WORK REQUIRED ▸
Render every entry exactly as it appears.

SOURCE DATA ▸
>>>

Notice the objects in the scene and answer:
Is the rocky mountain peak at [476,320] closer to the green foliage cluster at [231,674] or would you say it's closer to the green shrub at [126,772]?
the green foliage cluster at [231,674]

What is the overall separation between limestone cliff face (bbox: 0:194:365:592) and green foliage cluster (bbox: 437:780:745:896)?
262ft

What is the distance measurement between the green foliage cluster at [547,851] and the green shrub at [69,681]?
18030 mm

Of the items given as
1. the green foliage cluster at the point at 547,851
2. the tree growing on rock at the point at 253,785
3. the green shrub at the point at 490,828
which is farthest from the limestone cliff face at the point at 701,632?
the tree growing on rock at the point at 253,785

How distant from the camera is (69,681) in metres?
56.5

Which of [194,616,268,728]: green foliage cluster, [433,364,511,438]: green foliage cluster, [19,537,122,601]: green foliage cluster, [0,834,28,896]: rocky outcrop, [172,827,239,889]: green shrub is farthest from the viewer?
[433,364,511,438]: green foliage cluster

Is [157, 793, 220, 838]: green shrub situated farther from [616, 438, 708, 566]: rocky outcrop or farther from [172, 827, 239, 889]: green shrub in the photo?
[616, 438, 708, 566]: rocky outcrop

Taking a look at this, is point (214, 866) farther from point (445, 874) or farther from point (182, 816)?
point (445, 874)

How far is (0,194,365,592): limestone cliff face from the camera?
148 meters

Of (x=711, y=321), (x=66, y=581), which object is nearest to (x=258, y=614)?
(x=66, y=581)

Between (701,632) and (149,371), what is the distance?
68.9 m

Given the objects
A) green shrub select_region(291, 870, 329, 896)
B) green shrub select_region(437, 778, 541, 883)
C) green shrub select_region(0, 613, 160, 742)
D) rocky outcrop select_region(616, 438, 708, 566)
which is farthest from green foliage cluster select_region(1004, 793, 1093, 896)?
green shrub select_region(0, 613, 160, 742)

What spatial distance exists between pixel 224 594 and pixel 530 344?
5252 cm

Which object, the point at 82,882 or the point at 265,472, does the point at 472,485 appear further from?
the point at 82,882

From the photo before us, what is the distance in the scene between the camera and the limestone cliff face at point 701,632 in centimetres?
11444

<<<

THE COMPLETED TASK ▸
Notice the objects in the scene and answer:
Is the rocky mountain peak at [476,320] closer to the green foliage cluster at [231,674] or would you say it's closer to the green shrub at [126,772]?
the green foliage cluster at [231,674]

What is the overall separation between limestone cliff face (bbox: 0:194:365:592) and green foliage cluster (bbox: 437:780:745:896)?
262ft

What is the distance measurement between the green foliage cluster at [547,851] and the green shrub at [69,681]?
18030 mm

Of the items given as
1. the green foliage cluster at the point at 547,851
2. the tree growing on rock at the point at 253,785
3. the green shrub at the point at 490,828
which is farthest from the limestone cliff face at the point at 701,632?
the tree growing on rock at the point at 253,785

How distant from the camera is (69,681) in metres?
56.5

Which of [194,616,268,728]: green foliage cluster, [433,364,511,438]: green foliage cluster, [19,537,122,601]: green foliage cluster, [0,834,28,896]: rocky outcrop, [172,827,239,889]: green shrub is farthest from the viewer?
[433,364,511,438]: green foliage cluster

Is [157, 793, 220, 838]: green shrub situated farther from [616, 438, 708, 566]: rocky outcrop or farther from [172, 827, 239, 889]: green shrub in the photo?
[616, 438, 708, 566]: rocky outcrop

Taking a look at this, is point (214, 866) farther from point (445, 874) or farther from point (182, 816)?
point (445, 874)

How far is (0,194,365,592): limestone cliff face from the camera?
148 meters

Of (x=711, y=321), (x=66, y=581), which object is nearest to (x=258, y=614)?
(x=66, y=581)

Between (701,632) and (149,371), what is the distance?
68.9 m

Given the objects
A) green shrub select_region(291, 870, 329, 896)
B) green shrub select_region(437, 778, 541, 883)
C) green shrub select_region(0, 613, 160, 742)
D) rocky outcrop select_region(616, 438, 708, 566)
which is farthest from green foliage cluster select_region(1004, 793, 1093, 896)?
green shrub select_region(0, 613, 160, 742)

What spatial distance exists between pixel 224 594 and pixel 530 344?
5252 cm

Which object, the point at 82,882 or the point at 265,472, does the point at 472,485 appear further from?
the point at 82,882

From the photo before us, what is the distance in the scene between the camera and the limestone cliff face at point 701,632 in centimetres?
11444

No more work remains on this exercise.